As I neared their sleeping spot they began to softly snort and sniff the air. Their faces were so plump and scrunched I could barely see the slits of their closed eyes.
“Are they blind?” I asked.
“No, but they mostly use their noses” he said.
I set a watermelon rind near them on the ground, and their noses began to probe the air weighing whether this new smell was worth getting up for.
After a little more snorting and sniffling, they decided it was worth it and they rose. Pigin quickly shuffled over to her piece of watermelon, while Millie took a little longer, using her nose to help leverage herself into a standing position. They both ate their rinds in what I can only describe as a “snarfling” manner.

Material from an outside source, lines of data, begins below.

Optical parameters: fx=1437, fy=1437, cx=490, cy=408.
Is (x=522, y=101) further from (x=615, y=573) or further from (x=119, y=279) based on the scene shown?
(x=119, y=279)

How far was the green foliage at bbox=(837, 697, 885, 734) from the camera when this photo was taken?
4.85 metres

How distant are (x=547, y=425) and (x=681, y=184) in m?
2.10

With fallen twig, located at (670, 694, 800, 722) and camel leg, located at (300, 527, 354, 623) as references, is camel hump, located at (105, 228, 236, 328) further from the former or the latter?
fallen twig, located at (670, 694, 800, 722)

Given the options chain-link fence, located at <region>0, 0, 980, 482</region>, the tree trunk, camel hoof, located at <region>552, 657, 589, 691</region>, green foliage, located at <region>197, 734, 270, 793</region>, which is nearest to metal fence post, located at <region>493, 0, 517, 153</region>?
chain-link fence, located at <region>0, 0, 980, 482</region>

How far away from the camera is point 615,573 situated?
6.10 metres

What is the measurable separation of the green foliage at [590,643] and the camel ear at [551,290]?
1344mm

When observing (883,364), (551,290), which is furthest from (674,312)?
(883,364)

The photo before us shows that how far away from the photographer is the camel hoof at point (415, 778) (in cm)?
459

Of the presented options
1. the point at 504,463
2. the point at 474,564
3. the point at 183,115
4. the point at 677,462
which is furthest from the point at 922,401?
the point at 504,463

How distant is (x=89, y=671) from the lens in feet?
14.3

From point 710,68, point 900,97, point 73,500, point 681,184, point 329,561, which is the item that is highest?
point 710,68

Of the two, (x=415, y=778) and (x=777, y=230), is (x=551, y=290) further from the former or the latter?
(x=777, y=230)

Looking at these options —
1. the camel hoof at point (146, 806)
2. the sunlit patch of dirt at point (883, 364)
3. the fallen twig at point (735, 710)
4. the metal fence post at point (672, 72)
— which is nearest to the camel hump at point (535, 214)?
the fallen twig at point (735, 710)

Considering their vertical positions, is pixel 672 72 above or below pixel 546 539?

After they were finished I dangled banana peels into their mouths and set more watermelon rinds in front of them. As I did this I slowly began to touch their thick, rough, prickled skin. Pigin didn’t seem that interested in my friendship. She was happy with the food, but gave what sounded like an unhappy snort when I tried to scratch her. So I let her be. Every once in a while she would try to steal Millie’s watermelon, which I chided her for, but quickly learned that Millie could take care of herself. She gave Pigin some proper squeals and nips until she left Millie’s share of the food alone.
Unlike Pigin, when I scratched Millie’s back she grumbled in delight and leaned closer. When all the food was done she used her nose to help lay herself down and after some good side scratches she presented her belly, ready for rubbing. The skin on her back and side was rough, thick and tight. But the skin on her belly was loose, wrinkled and soft.
I couldn’t help but smile as she lay soaking up each pat of adoration. After I finished her tummy rub, which I think could have continued all day (provided there were snack breaks), I thanked both Pigin and Millie for the visit and left the orchard.
I was thrilled. I now knew what a pig sounded like when she was happy.
As I think back to this encounter it is juxtaposed against thoughts of the “Pork/Bacon” culture that has developed in the last twenty years.
Eating pigs has become a cultural joke. There are literally bacon and pork societies, conventions and “bacon-a-month” cults! People bond over their love of “pork” as if they could not live without eating part of a pig’s body at each “meal.”